>> Begin

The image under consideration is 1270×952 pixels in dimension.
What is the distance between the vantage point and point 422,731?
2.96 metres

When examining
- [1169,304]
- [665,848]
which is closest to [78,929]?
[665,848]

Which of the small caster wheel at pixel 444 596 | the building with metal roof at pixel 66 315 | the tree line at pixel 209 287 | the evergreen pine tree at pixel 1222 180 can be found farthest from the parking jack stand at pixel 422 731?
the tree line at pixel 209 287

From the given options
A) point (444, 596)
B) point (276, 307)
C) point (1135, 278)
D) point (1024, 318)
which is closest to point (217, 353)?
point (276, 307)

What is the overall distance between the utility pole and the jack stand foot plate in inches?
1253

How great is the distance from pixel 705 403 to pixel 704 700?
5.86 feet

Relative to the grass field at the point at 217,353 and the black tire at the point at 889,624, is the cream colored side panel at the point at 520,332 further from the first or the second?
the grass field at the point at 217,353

>> End

== What is being asked ==
Reproduce the stretch of data from the line containing "What is the overall" through the end of the data, substituting "separation" for "distance" and leaving all else unchanged.

== Answer to the task ==
What is the overall separation between the utility pole and the jack stand foot plate in inches?
1253

How great is the separation from pixel 705 403 to pixel 704 700?
5.86 feet

Relative to the grass field at the point at 217,353 and the black tire at the point at 889,624, is the cream colored side panel at the point at 520,332 further from the first or the second?
the grass field at the point at 217,353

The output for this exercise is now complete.